><>...Sure, I'd be glad to, but I don't see how that will make a
difference as to your accusation of my not separating the grace of God from the law.
My nationality,or heritage is Irish, French, and Norwegian. Probably some others too.
I've already told you my background, it is christian. I was raised in the christian church by hard working, middle class christian parents. I attended a christian school, that my parents worked hard to afford.
I was the 4th born of 5 children, and all of us grew up in the christian church and was sent to christian schools.
Jesus has always been my Lord and Savior, I received Him personally in my heart when I was just 7 years old....I remember it vividly....And I have loved Him since before I can remember....And God has always been a major part of my life.
I learned of the grace of God long before I knew of the totality of God, which I am still learning.
When I learned as avery young child, that Jesus died for me, I was awe struck.! And James I still am.!
I remember as a very young child watching movies of the Life of Jesus, and being completely drawn to every word that came out of His mouth. I remember crying at every abominable atrocity committed by some against Jesus. I remember asking, why? I remember thinking, in my ever so young and innocently ignorant mind, "why would those bad people want to kill Him.! I also remember thinking about all the pain that He felt, and oh it was so awful what He went through.
As I got a little older, but still yet, a young child, I realized that it had to be.! I began to understand that He was sent by God to be a sacrifice for us, all of us,that He died for me.!It was at that time that I understood what John the baptist meant when he said, "Behold the Lamb of God.!
I also remember reading in my Bible, and seeing in the movies, that He rose from the dead.! And this brought tears of joy to my face...Although I hadn't yet, at such a young age, fully comprehended in my immature childish mind, the effect of such a miracle. But I did understand one thing, God loves us more then I could ever know.
Grace James? I know very well the grace of God and His mercies. I know that only the blood of Jesus Christ can cleanse us. I also know that it is free to us, BUT our Lord Jesus paid an awesome price for it....Grace = unmerited favor
Our brother John said of grace: "For the law was given of Moses,but grace and truth came by Jesus Christ"....and I say, Praise God.!
So I grew up muddling through life always knowing that the Love,mercy, and grace of God could never be measured by us lowly and sinful people, as long as we are in the flesh.
Some years ago I was greatly moved to discover and uncover all of what God said and what He meant by it all, from Genesis to Revelation....I am still discovering
You know how it is James, we hear so many different things from so many people concerning the word of our Father that it can send a person far away from God and His truths...and many of these people are well intended, but wrong nonetheless.
I had many questions that were either not being answered or being answered in contrast to what others had said, but more importantly, Not being answered according to the word of God.

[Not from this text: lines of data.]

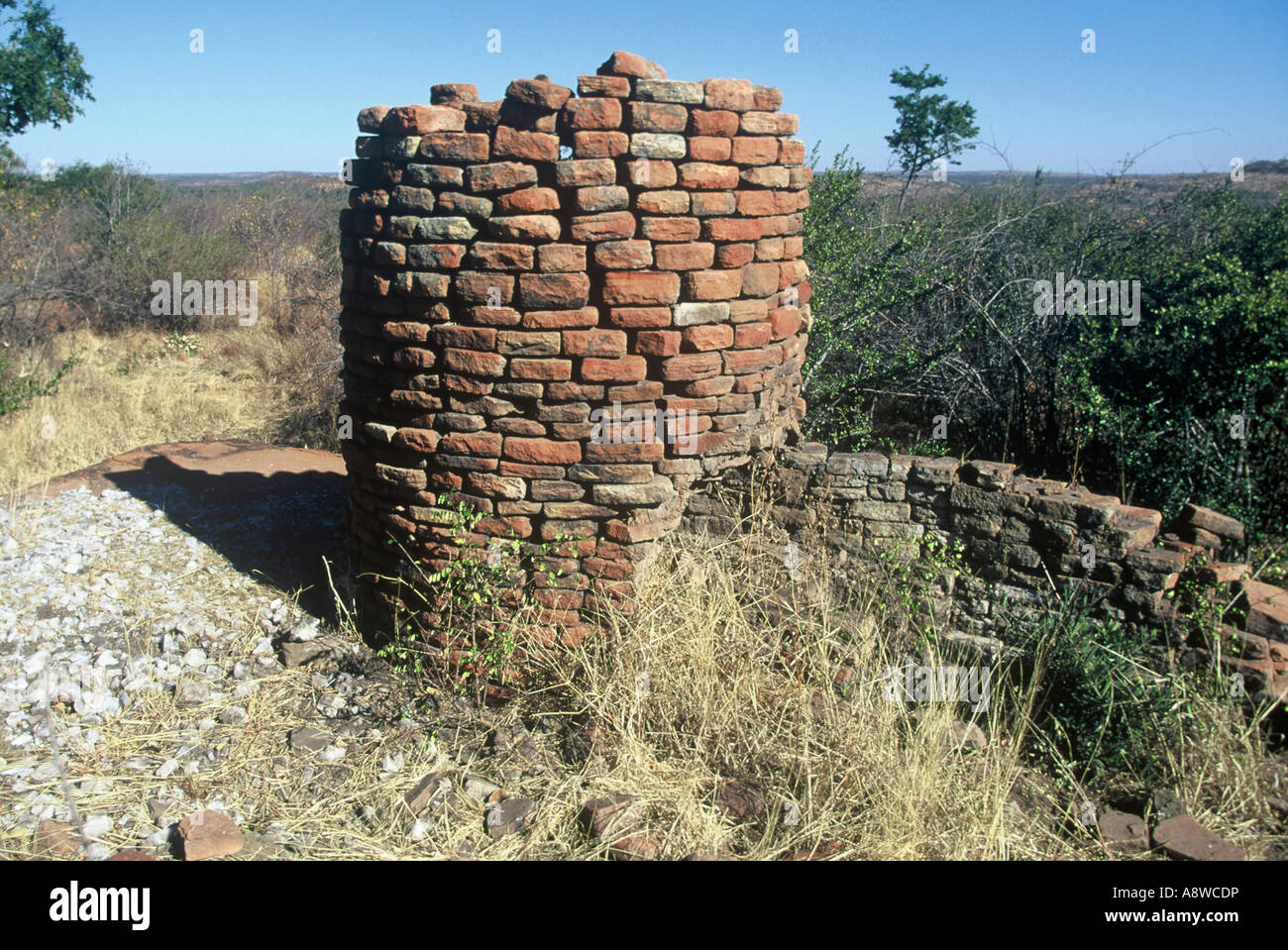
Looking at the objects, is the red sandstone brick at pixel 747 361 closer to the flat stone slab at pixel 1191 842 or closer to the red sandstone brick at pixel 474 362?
the red sandstone brick at pixel 474 362

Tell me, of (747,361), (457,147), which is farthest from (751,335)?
(457,147)

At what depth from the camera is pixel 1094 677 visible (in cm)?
363

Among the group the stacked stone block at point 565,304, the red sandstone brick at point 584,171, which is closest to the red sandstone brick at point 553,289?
the stacked stone block at point 565,304

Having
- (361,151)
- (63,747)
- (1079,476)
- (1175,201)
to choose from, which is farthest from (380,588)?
(1175,201)

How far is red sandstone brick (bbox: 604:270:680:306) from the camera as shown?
3.46 metres

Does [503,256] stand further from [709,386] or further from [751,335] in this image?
[751,335]

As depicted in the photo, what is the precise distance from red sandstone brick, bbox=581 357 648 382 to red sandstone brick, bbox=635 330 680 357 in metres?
0.05

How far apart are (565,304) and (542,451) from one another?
0.62m

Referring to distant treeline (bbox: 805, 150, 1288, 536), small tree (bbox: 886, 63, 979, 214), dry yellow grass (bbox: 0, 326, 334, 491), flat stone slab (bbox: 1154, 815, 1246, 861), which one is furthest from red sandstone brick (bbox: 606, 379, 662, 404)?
small tree (bbox: 886, 63, 979, 214)

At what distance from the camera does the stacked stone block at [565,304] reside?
11.2ft

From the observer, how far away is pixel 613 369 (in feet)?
11.6

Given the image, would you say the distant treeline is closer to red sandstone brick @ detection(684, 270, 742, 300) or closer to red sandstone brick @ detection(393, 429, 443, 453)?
red sandstone brick @ detection(684, 270, 742, 300)

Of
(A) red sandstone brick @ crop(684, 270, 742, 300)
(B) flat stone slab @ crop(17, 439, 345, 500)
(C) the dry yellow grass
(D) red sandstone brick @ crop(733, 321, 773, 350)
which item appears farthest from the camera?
(C) the dry yellow grass

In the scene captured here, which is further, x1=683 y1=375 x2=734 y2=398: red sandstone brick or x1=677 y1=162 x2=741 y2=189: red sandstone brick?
x1=683 y1=375 x2=734 y2=398: red sandstone brick
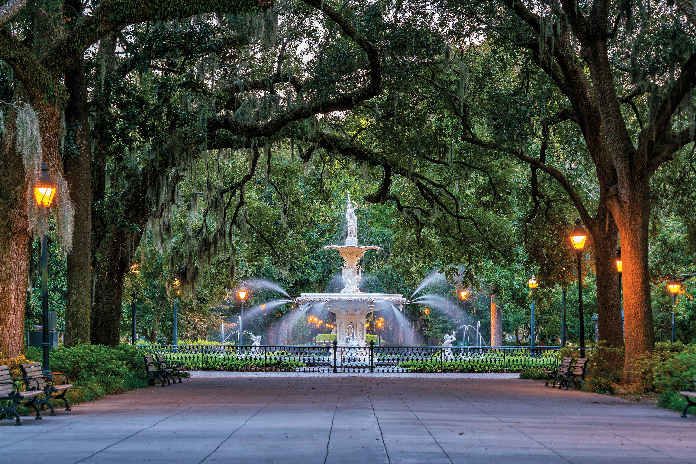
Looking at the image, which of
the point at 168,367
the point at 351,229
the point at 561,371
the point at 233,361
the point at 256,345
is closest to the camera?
the point at 561,371

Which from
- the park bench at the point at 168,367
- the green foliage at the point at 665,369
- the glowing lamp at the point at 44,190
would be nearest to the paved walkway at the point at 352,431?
the green foliage at the point at 665,369

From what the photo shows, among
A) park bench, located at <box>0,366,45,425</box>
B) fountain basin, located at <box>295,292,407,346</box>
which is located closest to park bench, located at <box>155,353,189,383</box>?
park bench, located at <box>0,366,45,425</box>

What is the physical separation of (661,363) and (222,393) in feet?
31.7

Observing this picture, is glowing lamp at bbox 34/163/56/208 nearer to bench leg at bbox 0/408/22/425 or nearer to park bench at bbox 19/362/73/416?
park bench at bbox 19/362/73/416

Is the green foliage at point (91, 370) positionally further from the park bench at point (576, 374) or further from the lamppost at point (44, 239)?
the park bench at point (576, 374)

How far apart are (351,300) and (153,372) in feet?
41.7

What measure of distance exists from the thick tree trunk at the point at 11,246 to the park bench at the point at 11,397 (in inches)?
63.8

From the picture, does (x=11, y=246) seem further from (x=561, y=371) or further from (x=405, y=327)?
(x=405, y=327)

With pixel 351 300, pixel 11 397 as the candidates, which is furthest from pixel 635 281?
pixel 351 300

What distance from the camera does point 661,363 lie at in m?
14.9

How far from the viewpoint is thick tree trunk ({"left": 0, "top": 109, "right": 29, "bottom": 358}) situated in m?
13.3

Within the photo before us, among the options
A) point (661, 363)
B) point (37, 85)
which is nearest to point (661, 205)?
point (661, 363)

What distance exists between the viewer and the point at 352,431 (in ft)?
31.7

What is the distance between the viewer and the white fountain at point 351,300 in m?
31.2
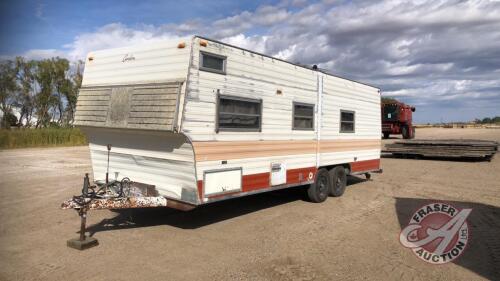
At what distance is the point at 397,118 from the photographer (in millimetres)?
33156

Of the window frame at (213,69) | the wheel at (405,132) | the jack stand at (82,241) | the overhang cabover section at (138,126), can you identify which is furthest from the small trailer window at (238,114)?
the wheel at (405,132)

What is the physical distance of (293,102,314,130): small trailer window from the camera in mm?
8570

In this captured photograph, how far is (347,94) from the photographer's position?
34.1 ft

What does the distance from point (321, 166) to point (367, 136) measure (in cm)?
263

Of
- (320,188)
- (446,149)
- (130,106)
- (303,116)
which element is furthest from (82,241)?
(446,149)

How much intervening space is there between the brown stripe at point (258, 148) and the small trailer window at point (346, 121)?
294 millimetres

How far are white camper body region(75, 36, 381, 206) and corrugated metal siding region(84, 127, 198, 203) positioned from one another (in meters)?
0.02

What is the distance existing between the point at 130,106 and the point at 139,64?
28.6 inches

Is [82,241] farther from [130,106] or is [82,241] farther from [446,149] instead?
[446,149]

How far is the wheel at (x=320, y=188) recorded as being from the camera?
366 inches

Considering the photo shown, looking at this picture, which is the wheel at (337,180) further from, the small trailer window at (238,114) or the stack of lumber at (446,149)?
the stack of lumber at (446,149)

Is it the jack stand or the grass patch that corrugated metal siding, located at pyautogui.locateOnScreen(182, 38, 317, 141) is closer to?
the jack stand

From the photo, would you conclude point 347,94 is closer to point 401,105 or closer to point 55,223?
point 55,223

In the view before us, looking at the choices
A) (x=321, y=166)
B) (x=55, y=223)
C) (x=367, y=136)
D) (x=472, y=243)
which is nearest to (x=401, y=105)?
(x=367, y=136)
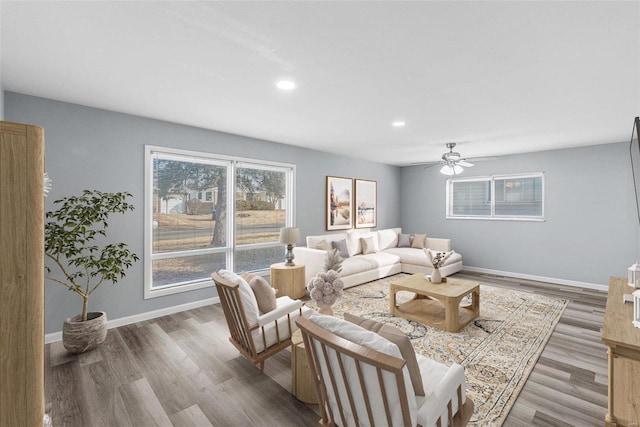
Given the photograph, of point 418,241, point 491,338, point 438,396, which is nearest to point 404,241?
point 418,241

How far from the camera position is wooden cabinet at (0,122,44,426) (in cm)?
79

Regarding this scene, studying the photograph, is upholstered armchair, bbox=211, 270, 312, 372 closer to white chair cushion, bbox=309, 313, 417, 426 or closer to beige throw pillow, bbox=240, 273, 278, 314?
beige throw pillow, bbox=240, 273, 278, 314

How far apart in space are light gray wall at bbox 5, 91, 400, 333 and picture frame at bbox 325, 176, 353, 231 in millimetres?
1911

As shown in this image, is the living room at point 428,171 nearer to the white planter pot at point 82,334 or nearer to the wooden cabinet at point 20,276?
the white planter pot at point 82,334

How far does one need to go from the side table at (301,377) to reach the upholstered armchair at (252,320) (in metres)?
0.33

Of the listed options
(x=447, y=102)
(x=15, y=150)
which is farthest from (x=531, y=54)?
(x=15, y=150)

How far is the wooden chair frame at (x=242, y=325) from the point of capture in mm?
2221

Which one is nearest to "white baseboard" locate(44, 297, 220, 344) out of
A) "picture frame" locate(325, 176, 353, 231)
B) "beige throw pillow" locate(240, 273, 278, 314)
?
"beige throw pillow" locate(240, 273, 278, 314)

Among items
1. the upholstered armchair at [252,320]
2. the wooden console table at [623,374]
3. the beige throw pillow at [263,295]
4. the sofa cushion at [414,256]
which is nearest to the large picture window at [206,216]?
the upholstered armchair at [252,320]

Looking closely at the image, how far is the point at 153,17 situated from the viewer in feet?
5.55

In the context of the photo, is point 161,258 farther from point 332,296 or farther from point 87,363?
point 332,296

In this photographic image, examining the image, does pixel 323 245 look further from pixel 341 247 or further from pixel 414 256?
pixel 414 256

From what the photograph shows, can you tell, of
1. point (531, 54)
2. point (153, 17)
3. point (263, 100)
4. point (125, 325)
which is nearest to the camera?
point (153, 17)

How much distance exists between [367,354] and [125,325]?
138 inches
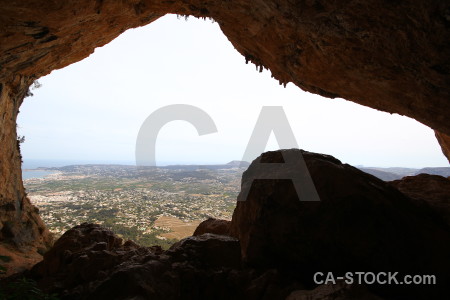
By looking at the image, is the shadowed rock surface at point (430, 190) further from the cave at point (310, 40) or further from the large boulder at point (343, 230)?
the cave at point (310, 40)

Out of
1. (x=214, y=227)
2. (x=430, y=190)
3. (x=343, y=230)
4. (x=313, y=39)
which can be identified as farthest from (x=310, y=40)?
(x=214, y=227)

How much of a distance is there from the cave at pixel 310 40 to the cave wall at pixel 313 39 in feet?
0.08

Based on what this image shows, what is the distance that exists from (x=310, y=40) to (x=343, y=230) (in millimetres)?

And I know that this is a sore spot for you, and I certainly do not mean to direct it at you personally, but as to my background it is important that you know, so please bear with me.
I too learned of the rapture from a very famous and much loved preacher, whose church I attented for some time. I not only learned it real well as it was taught by the christian church and all of the rapture experts and their books... but I began to teach it to others.! God forgive me.
In the process of teaching it I realized that it made no sense at all and did not line up with the word of God, in no way shape or form.! I also began to see, from the word of God, the danger in believing the rapture theory.!
This was revealed to me through very sincere and diligent prayer that God show me His truths and not man's....And when I say revealed I do not mean some supernatural vision.....I mean that God lead me in His word, and there is no question as to His truths, they make perfect sense!....The rapture theory is not written.
Eph 2:8 8 For by grace are ye saved through faith; and that not of yourselves: it is the gift of God:
Yes my dear brother I am well acquainted with the grace of God, and I live my life thanking Him all the day long.
James I wish that we could be face to face friends instead of just cyber-space friends...Then I wouldn't have to keep saying that I mean no ill intent, you would know it already....
So if in the future I do no write it please always know that I would never say anything in strife or with any ill will toward you.
James I must admit though that I am still scratching my head....wondering why you would think I am not separating grace from the law...None of my posts even suggested that.
But in any case, if this post helps well then I am glad to have taken the time to write it.